Find the line with "2021年四川教师招聘考试(教育公共基础+地理)易考宝典软件(初中)" in the records below, then please transcribe it and every later line exactly, omitting the pictures and adding nothing.

▶ Extracted entries:
>>>>

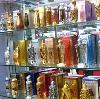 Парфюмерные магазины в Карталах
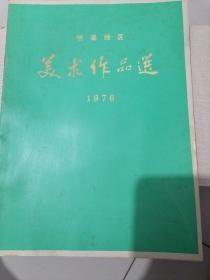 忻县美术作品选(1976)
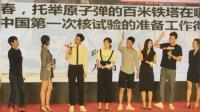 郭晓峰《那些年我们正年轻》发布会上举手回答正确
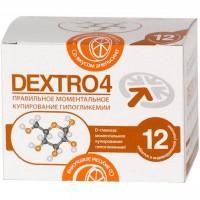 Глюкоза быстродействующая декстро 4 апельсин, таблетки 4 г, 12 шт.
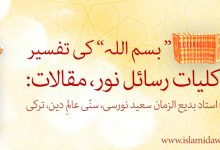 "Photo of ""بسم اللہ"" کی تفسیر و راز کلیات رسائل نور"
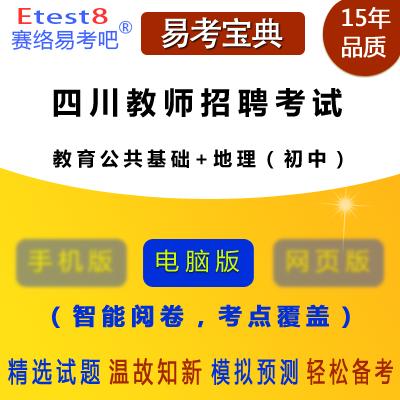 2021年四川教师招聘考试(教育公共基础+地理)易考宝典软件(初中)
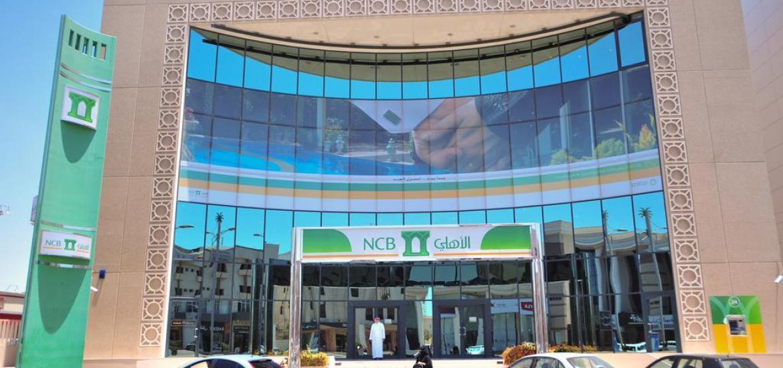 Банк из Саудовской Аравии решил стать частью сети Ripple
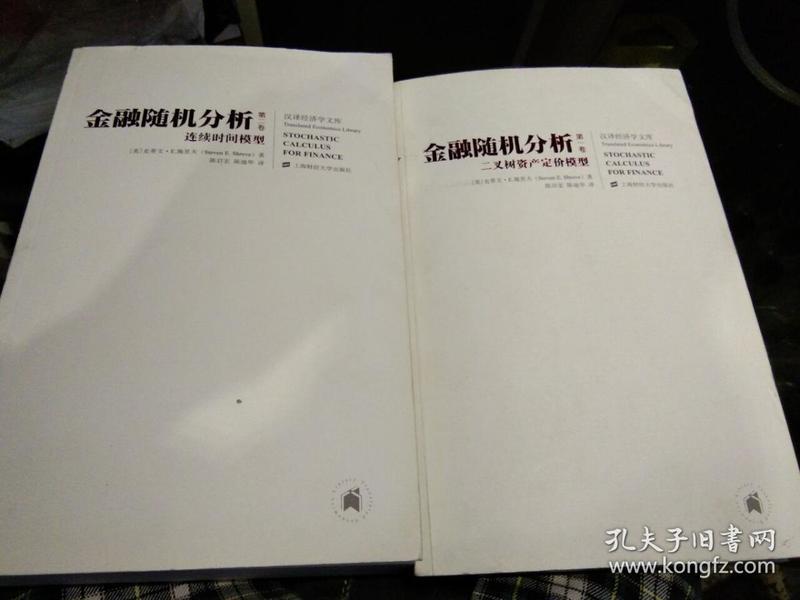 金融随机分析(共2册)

<<<<

▶ Answer to the exercise:
 2021年四川教师招聘考试(教育公共基础+地理)易考宝典软件(初中)
 Банк из Саудовской Аравии решил стать частью сети Ripple
 金融随机分析(共2册)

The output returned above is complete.